Günter Grass sorup yanıtlıyor: Edebiyat neye yarar?
Günter Grass öldü. Yaşar Kemal için yazdığı baş sağlığı yazısının üstünden üç ay bile geçmemişti. Grass iyimser bir yazar sayılmazdı. Bunda belki de çocukluktan tam çıkamadan orduya gönüllü katılışının payı vardır.

Sennur SEZER
Günter Grass öldü. Yaşar Kemal için yazdığı baş sağlığı yazısının üstünden üç ay bile geçmemişti.
Grass iyimser bir yazar sayılmazdı. Bunda belki de çocukluktan tam çıkamadan orduya gönüllü katılışının payı vardır. (Bu gönüllü askerliği iyi kavramak için Erich Maria Remarque’ın Batı Cephesinde Yeni Bir Şey Yok’unu okumak gerekir.)
Dünyanın koşar adım yaklaştığı durum onun bir söyleşisinde çok canlı çizilir:
‘‘Parlamento artık kararlarına egemen değil; herhangi bir demokratik denetime tabii olmayan güçlü baskı gruplarına -bankalar ve çokuluslu şirketler- bağımlı. Demokrasi, küresel olarak yüzen gezen sermayenin emrinde bir piyon haline gelmiş durumda. Zengin ile fakir arasındaki uçurumun büyümesinin nedenleri ile ilgili sorular, kıskançlık siyaseti olarak adlandırılıp bir kenara atılıyor. Adalet arzusu ile ütopya denilerek dalga geçiliyor. Dayanışma kavramı sözlüklerin yabancı kelimeler bölümüne gönderilmiş bulunuyor’’.

Görev listesi:
A - Günter Grass yazısında "Dünyanın koşar adım" sözcüklerini içeren yerle başlayıp "bölümüne gönderilmiş bulunuyor’’." ile biten bölümü olduğu gibi yazıya geçirin.
B - Günter Grass yazısına göre, o gönüllü askerliği iyi kavramak için hangi kitabı okumak gerekir?
C - Günter Grass yazısında adı geçen kişiler kimlerdir? Hepsini sıralayın.

Kayıtlı veriler:
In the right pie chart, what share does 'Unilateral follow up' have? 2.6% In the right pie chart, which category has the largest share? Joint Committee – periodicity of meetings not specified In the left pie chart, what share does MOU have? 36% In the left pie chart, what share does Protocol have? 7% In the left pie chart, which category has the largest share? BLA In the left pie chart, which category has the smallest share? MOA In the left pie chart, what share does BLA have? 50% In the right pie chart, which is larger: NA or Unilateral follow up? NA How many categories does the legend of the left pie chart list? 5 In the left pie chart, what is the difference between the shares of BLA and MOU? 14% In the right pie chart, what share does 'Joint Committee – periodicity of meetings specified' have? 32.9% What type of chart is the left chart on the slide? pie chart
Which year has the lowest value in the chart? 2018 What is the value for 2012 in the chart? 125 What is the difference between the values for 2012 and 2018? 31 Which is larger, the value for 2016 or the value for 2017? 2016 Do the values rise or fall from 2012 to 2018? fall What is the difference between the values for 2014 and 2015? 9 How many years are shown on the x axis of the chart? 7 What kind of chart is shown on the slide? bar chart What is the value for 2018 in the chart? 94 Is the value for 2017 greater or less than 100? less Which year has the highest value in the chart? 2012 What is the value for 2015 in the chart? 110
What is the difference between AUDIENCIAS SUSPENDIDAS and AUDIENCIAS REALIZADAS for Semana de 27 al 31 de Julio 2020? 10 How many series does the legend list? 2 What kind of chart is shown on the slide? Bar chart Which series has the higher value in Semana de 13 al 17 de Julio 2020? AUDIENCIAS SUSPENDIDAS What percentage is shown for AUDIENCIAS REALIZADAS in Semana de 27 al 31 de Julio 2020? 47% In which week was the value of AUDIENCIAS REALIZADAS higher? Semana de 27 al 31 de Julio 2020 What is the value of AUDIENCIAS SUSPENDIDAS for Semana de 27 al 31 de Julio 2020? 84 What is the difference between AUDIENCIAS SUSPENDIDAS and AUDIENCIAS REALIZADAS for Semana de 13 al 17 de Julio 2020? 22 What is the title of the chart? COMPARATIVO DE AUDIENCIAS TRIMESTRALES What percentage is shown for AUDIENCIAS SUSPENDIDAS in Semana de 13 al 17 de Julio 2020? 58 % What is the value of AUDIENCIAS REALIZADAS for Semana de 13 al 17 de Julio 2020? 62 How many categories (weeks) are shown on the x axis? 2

Numaralı yanıtlar:
A -
Dünyanın koşar adım yaklaştığı durum onun bir söyleşisinde çok canlı çizilir:
‘‘Parlamento artık kararlarına egemen değil; herhangi bir demokratik denetime tabii olmayan güçlü baskı gruplarına -bankalar ve çokuluslu şirketler- bağımlı. Demokrasi, küresel olarak yüzen gezen sermayenin emrinde bir piyon haline gelmiş durumda. Zengin ile fakir arasındaki uçurumun büyümesinin nedenleri ile ilgili sorular, kıskançlık siyaseti olarak adlandırılıp bir kenara atılıyor. Adalet arzusu ile ütopya denilerek dalga geçiliyor. Dayanışma kavramı sözlüklerin yabancı kelimeler bölümüne gönderilmiş bulunuyor’’.

B - Erich Maria Remarque'ın Batı Cephesinde Yeni Bir Şey Yok'u.

C - Günter Grass, Yaşar Kemal, Sennur SEZER, Erich Maria Remarque